Dr. Humphreys, one of the older members of the guild, said: "Will it not be now just as well to act on this, each and every one for himself instead of putting this on record?….I think the idea is a good one but really don’t think it had better go in our proceedings."

So the whole affair was kept secret from the public. Each and every time legislation was brought before a State legislature, the patent medicine companies would threaten the newspapers with significant losses of revenues if these bills were to become laws. And for a time this strategy worked marvelously and both legislation and the free press were suppressed.


The end for Mr. Cheney and the other patent medicine men began on October 7, 1905. On that date, Colliers Weekly began printing a series of articles by Samuel Hopkins Adams. This series contained: "A full explanation and exposure of patent medicine methods and the harm done to the public by this industry, founded mainly on fraud and poison. Results of the publicity given to these methods can be already seen in the steps recently taken by the National Government, some State Governments, and a few of the more reputable newspapers. The object of the series is to make the situation so familiar and thoroughly understood that there will be a speedy end to the worst aspects of the evil." (Note: The interested reader should read the reprinted version entitled The Great American Fraud.)

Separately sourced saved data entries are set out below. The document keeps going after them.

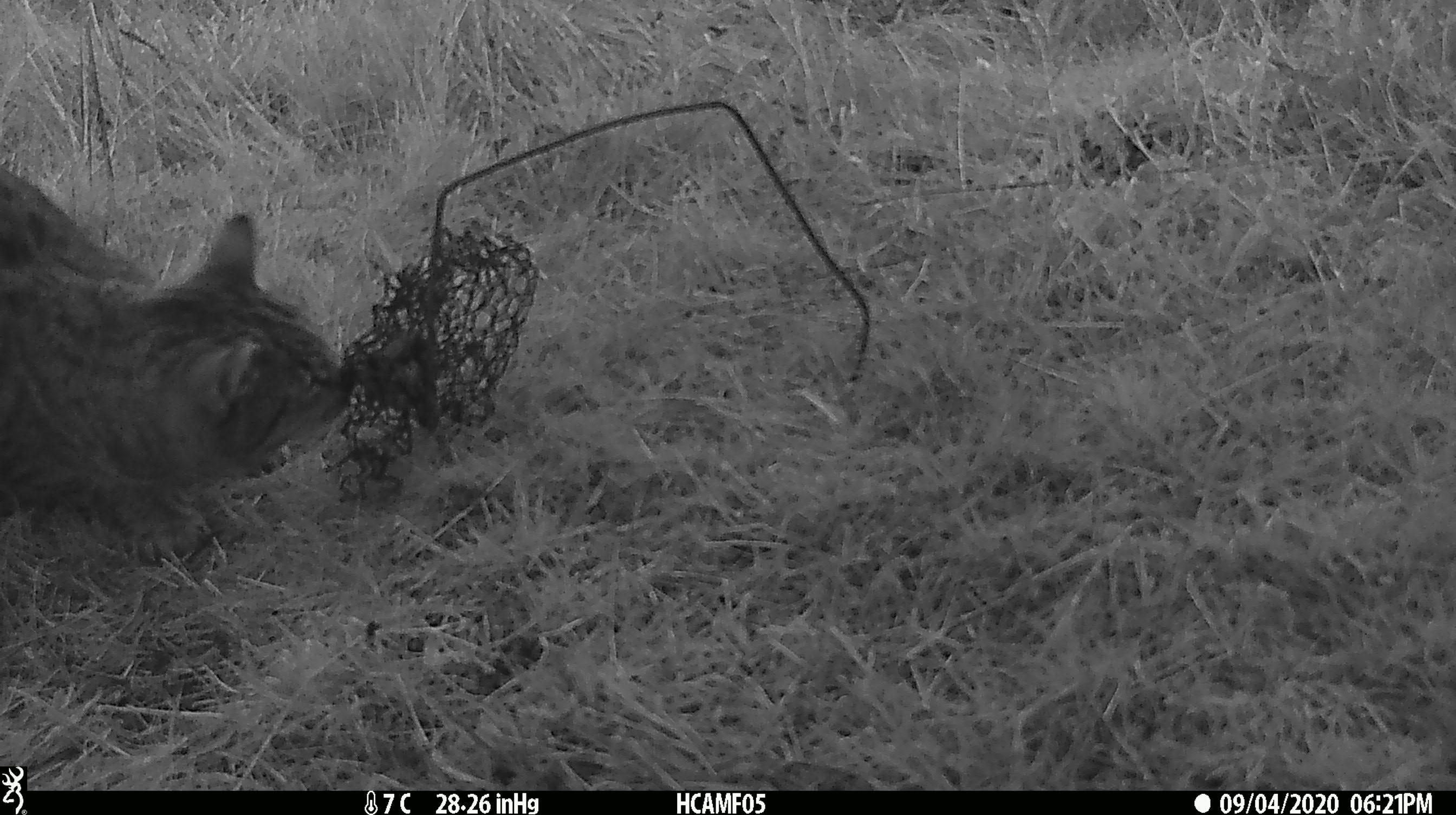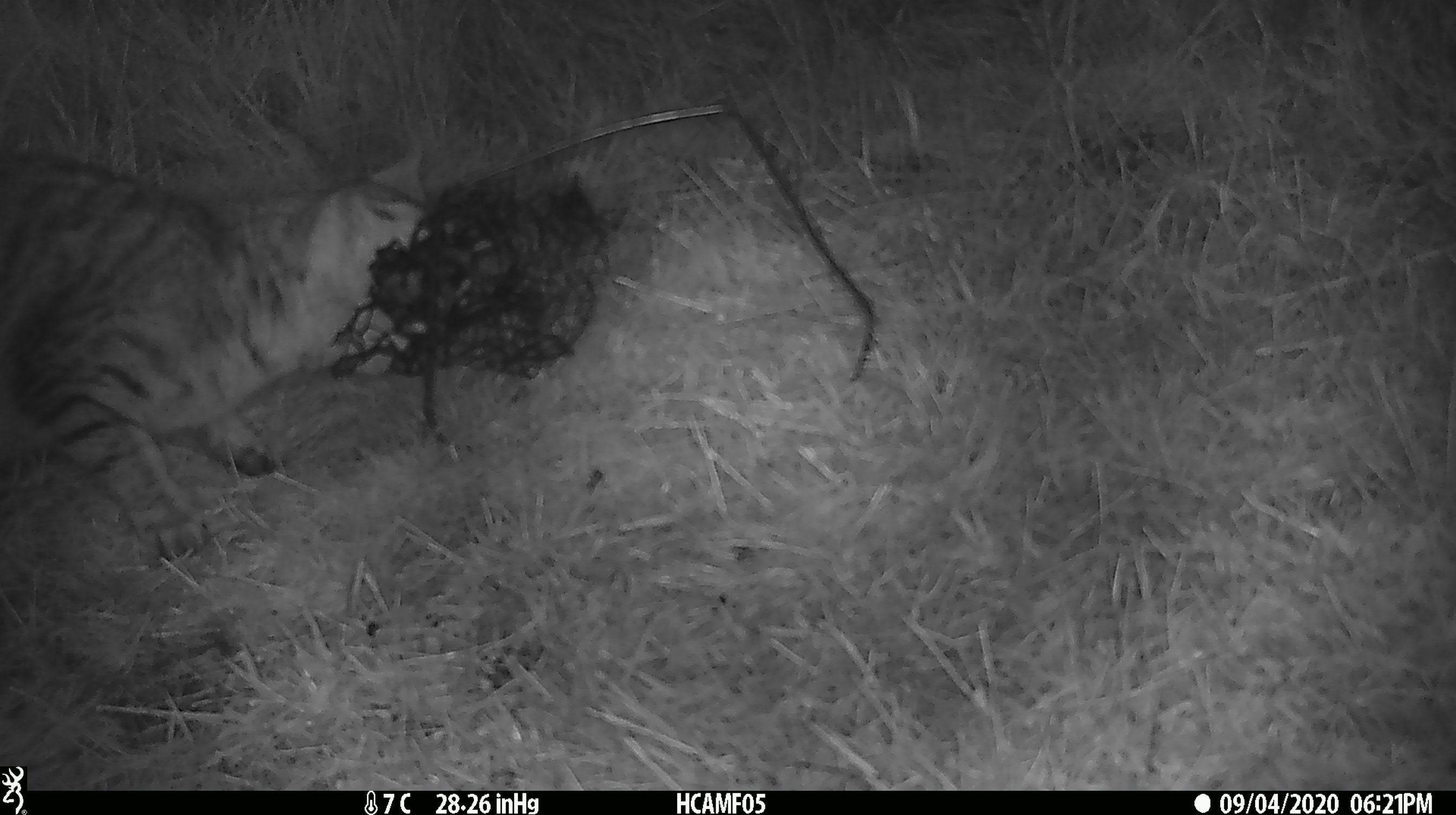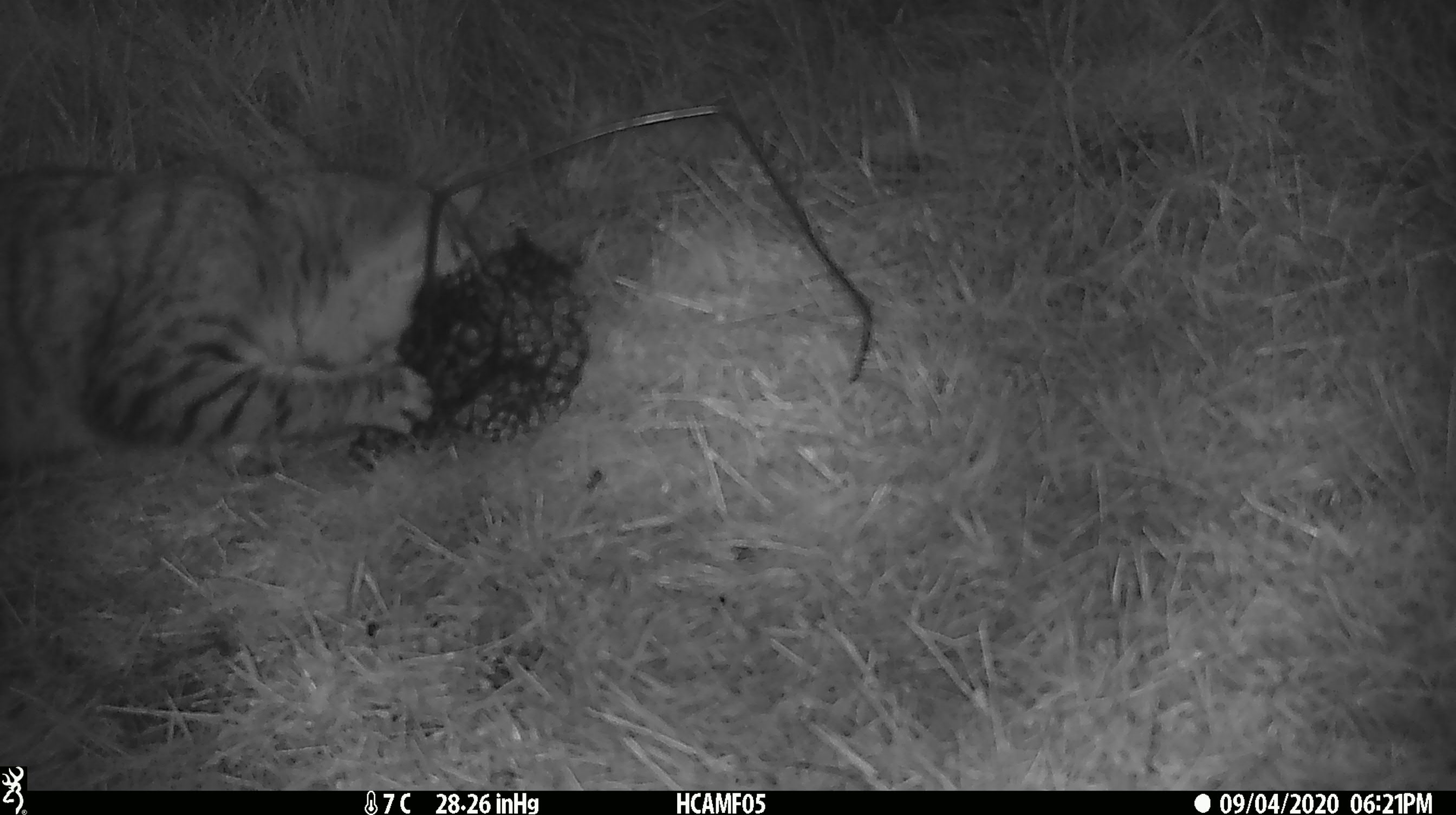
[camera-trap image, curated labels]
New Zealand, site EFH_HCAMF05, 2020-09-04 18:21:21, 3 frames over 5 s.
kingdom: Animalia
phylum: Chordata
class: Mammalia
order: Carnivora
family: Felidae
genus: Felis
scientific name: Felis catus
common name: domestic cat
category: cat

Adams’ articles ran for a series of months and had the desired effect and eventually resulted in the Federal Government passing the Food and Drug Act several years later. The American Medical Association reprinted Adams’ articles in booklet form to ensure the wide dissemination of the information contained in the articles. The American Medical Association picked up the cause and began a campaign against the patent medicine business and what they felt had been miscalled "medical freedom." This campaign was begun a few years before Adams’ articles in Collier’s appeared partly to disassociate themselves from the seemingly unethical practices of the patent medicine industry. Numerous articles appeared in The Journal of the American Medical Association that dealt with quackery or patent medicine fraud. These articles were reprinted in pamphlet form and widely distributed. The Association continued its indictment of the patent medicine industry in a three volume series of reprinted articles entitled Nostrums and Quackery

The attack on the patent medicine industry was also taken up by the United States Post Office Department through the agency of the mail fraud order. As well as by state and federal officials who began enforcing the recently enacted national and state pure food laws.

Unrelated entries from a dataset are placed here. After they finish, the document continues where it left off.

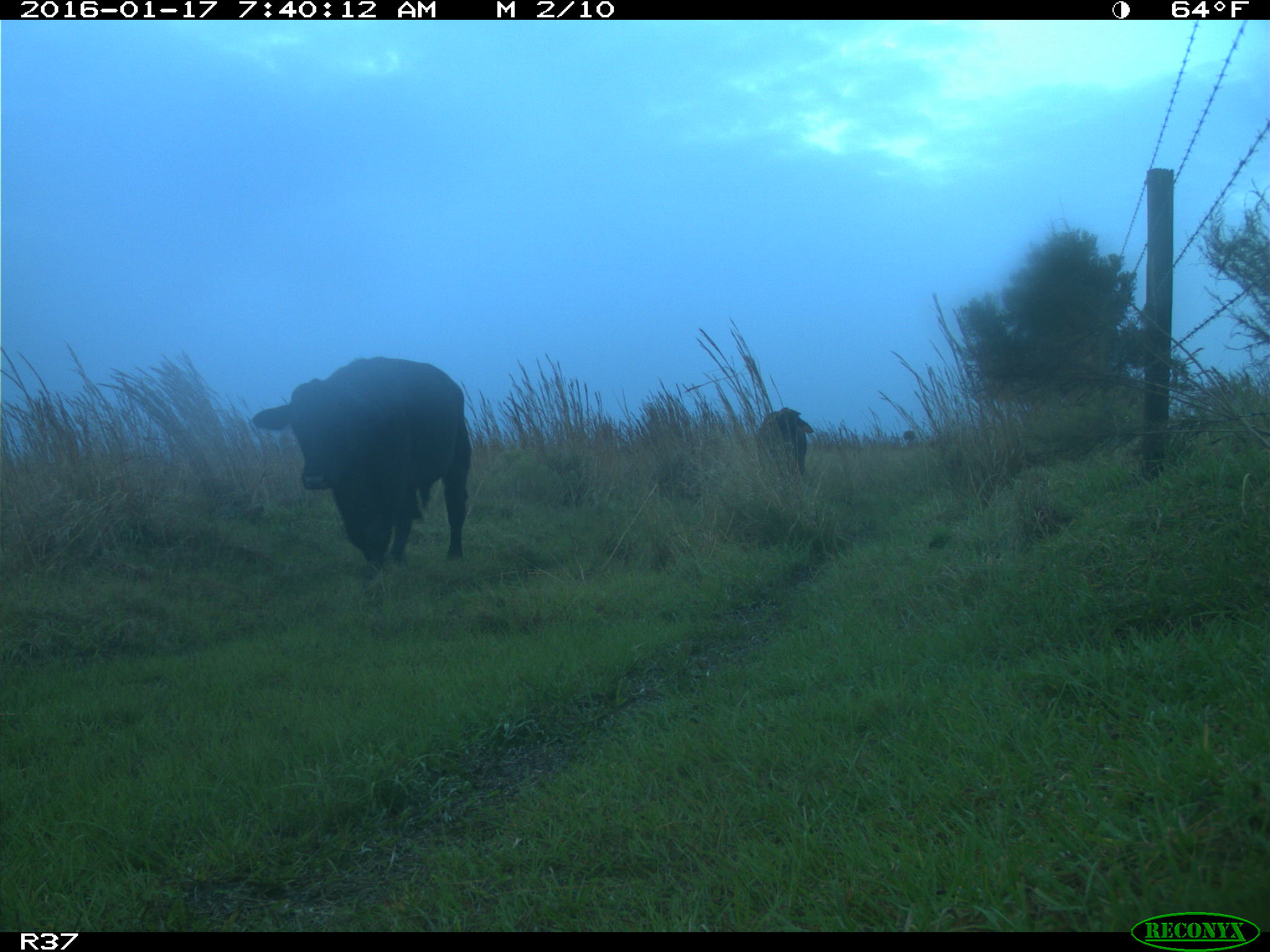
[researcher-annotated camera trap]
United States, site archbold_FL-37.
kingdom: Animalia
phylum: Chordata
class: Mammalia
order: Artiodactyla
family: Bovidae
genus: Bos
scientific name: Bos taurus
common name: domestic cow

Although legal action was slow, hampered by the continued efforts of the Association, most of the patent medicine companies were either forced out of business or required to modify their extravagant claims. In many cases, the process was protracted over long periods of time and cases had to be prosecuted on an individual basis. It reportedly took the government twenty years to get the word "Liver" out of Carter’s Little Liver Pills, but in the long run, the patent medicine industry died from an overdose of government regulation.